Mini question when stating min(s,t) I understand that it takes the min of (s,t) but if t and s represent time and t>s does that if both start at t=s=0 that $B_t$ being a vector has more elements in it then $B_s$?

$$\left((B_t-x)-(B_s-x)\right)^4.$$

Now expanding this out and using Useful equations 2 I still not get the right answer, hence I am doing something wrong with the calculations or my attempt in itself is flaud.

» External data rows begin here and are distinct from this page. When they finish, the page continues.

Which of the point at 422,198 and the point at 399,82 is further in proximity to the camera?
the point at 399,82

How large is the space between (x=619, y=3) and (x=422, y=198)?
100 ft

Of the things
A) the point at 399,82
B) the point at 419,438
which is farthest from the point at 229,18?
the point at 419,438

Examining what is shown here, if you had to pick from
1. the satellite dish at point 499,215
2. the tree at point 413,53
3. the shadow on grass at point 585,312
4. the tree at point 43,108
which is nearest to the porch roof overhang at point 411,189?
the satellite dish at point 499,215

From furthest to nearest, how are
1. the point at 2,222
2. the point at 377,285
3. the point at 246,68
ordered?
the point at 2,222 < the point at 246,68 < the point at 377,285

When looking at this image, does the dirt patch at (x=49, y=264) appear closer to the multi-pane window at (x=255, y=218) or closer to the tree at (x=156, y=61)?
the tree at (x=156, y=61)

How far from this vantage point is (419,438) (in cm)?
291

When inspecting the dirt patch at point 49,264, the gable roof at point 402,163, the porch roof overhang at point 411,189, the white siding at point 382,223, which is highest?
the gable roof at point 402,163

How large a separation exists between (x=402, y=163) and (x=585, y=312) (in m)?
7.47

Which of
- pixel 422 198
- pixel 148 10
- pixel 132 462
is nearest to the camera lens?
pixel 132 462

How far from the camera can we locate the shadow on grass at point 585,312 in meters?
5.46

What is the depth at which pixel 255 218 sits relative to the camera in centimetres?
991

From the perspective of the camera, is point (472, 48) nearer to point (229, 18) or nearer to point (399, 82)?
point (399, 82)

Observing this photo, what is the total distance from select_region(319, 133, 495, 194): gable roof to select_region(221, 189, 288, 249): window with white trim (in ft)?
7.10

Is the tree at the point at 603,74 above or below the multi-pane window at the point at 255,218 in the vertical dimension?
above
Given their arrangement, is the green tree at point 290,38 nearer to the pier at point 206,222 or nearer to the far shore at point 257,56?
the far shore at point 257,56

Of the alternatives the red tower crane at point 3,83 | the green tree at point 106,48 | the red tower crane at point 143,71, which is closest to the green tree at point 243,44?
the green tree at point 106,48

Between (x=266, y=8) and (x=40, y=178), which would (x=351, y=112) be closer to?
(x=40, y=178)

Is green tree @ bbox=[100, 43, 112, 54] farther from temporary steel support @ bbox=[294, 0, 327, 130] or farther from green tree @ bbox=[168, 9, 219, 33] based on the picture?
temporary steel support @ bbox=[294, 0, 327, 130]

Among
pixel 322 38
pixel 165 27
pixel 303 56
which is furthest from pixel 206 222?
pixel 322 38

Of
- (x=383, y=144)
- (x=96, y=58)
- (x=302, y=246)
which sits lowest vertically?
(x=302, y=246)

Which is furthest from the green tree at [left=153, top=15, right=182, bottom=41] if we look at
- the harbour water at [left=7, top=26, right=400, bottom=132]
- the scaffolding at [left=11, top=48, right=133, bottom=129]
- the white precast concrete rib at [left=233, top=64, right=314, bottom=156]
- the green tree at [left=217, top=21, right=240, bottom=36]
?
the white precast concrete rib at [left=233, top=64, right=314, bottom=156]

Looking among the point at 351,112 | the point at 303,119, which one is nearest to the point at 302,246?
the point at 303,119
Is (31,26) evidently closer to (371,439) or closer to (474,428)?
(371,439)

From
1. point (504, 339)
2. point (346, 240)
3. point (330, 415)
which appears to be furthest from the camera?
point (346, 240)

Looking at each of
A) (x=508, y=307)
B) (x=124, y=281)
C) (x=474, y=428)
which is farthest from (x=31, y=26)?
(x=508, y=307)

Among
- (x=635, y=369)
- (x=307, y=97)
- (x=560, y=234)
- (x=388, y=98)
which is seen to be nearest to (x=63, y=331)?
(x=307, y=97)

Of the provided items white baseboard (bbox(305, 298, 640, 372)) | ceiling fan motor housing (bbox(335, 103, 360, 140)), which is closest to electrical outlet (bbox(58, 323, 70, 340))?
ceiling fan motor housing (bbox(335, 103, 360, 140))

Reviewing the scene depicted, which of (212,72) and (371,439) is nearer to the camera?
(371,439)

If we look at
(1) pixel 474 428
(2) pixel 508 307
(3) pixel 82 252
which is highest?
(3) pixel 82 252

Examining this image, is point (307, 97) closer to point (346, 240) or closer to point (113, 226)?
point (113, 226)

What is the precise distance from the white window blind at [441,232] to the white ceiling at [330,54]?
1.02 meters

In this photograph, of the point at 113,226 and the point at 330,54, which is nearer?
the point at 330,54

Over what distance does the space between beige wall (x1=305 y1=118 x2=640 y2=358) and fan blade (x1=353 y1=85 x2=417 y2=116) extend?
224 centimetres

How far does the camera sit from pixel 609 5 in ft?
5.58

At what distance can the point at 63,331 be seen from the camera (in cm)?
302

Would someone please take me through the steps?

Answer 1

It is an exercise of a book "Stochastic Differential Equations" by Øksendal, isn't it? I have also considered about it a couple of days. You seem to confuse 1-dimensional solution and n-dimensional solution.

In n-dimensional case, $ |B_{t}-B_{S}| $ is $$ |B_{t}-B_{S}|=\sqrt{\left(B_{t}^{(1)}-B_{s}^{(1)}\right)^{2}+\left(B_{t}^{(2)}-B_{s}^{(2)}\right)^{2}+\ldots+\left(B_{t}^{(n)}-B_{s}^{(n)}\right)^{2}} $$

where $ B_{t}^{(i)} $ and $ B_{s}^{(i)} $ are i-th elements of $ B_{t} $ and $ B_{s} $, respectively. Accordingly, $$ |B_{t}-B_{s}|^{4}=\left\{\left(B_{t}^{(1)}-B_{s}^{(1)}\right)^{2}+\left(B_{t}^{(2)}-B_{s}^{(2)}\right)^{2}+\ldots+\left(B_{t}^{(n)}-B_{s}^{(n)}\right)^{2}\right\}^{2} $$

Since elements of i and j are independent, the expectation with an initial location, x, is $$ E^{x}\left[|B_{t}-B_{s}|^{4}\right]=\sum_{i}^{n}E^{x}\left[\left(B_{t}^{(i)}-B_{s}^{(i)}\right)^{4}\right]+\sum_{i}^{n}E^{x}\left[\left(B_{t}^{(i)}-B_{s}^{(i)}\right)^{2}\right]\sum_{j\neq i}^{n}E^{x}\left[\left(B_{t}^{(j)}-B_{s}^{(j)}\right)^{2}\right] $$ $$ =n3(t-s)^{2}+n(t-s)(n-1)(t-s) $$ $$ =n(n+2)(t-s)^{2} $$

I am not a mathematician originally, therefore, this may include mistakes. It could be also helpful that some hints for exercises of Øksendal book are provided by http://www.quantsummaries.com/oksendal.pdf.

Answer 2

First you don't write gaussian brownian motion as brownian motion is a gaussian process. (See Oksendal's "Stochastic Differential Equations", chapter 2 section 2.) (Thx for having edited your question.)

Second, you seem to use a one-dimensional brownian motion so that your $n$ would be equal to $1$, which I assume from now.

Last, by definition of $B$ you know that $B_t - B_s$ (with $t \geq s$) has the law of a centered normal distribution with variance $t-s$. Up to a change of variables, calculating the expectation of $(B_t - B_s)^4$ amounts to calculate a sum of the form $\int_{\mathbf{R}} x^4 e^{-x^2 / 2} dx$. Integrating by parts four times and knowing the (well-known) value of $\int_{\mathbf{R}} e^{-x^2 / 2} dx$ will allow you to conclude.